TASK GOAL → From the Lake Conroe fishing post, extract the passage between "## Jeff G (May" and "past two weeks.", inclusive, copying it word for word.

DOCUMENT EXCERPT →
========================================================================

# Lake Conroe Monster Blues with John3:16 - 10/11



## Jeff G (May 18, 2010)

Went out with John 3:16 Sunday night . I brought 20 pounds of fresh bait that Big Mike and his son caught for me on Friday . I am sure this bait had a large factor in us catching these huge blues . Thanks alot !!!! Finding good bait right now has been very difficult and time consuming for us lately . John and I went out Thursday night until 2:30 am trying to catch bait with no luck at all so I really appreciate you thinking about these past two weeks. 

We decided to stick to strategic jugging in the deeper water . We spent over 7 hours driving around looking for what john thought would be good spots for big fish to hanging out at . John had his eyes fixated on his droid lake map , by gps lake map as well as his graph . He was in a different Zone for sure and we came 6" from running into a dock and then almost crashing into the bulkhead at one time during the night !! ( He thought the boat was in neutral and I was busy looking down cutting the bait up ) .

========================================================================

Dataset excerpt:
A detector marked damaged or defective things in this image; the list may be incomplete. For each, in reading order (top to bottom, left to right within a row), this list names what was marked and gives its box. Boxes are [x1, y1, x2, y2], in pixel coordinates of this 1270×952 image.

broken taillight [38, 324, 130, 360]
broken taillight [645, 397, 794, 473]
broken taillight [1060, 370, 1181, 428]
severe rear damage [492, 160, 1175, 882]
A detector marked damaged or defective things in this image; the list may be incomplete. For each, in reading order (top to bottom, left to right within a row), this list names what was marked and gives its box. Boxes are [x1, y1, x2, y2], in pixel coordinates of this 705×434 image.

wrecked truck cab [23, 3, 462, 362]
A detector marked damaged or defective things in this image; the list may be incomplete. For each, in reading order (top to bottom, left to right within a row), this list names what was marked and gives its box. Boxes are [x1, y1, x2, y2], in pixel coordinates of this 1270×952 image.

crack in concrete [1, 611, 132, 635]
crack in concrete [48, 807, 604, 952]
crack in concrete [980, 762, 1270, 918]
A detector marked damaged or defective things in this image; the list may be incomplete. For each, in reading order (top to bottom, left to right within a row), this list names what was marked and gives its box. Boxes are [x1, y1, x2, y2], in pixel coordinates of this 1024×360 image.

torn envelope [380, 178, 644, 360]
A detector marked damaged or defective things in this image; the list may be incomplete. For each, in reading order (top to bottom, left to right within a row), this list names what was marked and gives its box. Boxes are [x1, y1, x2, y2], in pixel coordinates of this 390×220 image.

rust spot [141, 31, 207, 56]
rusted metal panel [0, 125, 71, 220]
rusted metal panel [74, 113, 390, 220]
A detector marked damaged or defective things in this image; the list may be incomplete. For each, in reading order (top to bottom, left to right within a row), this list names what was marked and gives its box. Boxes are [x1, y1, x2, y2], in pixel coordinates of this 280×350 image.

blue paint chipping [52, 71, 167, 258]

========================================================================

TASK OUTPUT →
## Jeff G (May 18, 2010)

Went out with John 3:16 Sunday night . I brought 20 pounds of fresh bait that Big Mike and his son caught for me on Friday . I am sure this bait had a large factor in us catching these huge blues . Thanks alot !!!! Finding good bait right now has been very difficult and time consuming for us lately . John and I went out Thursday night until 2:30 am trying to catch bait with no luck at all so I really appreciate you thinking about these past two weeks.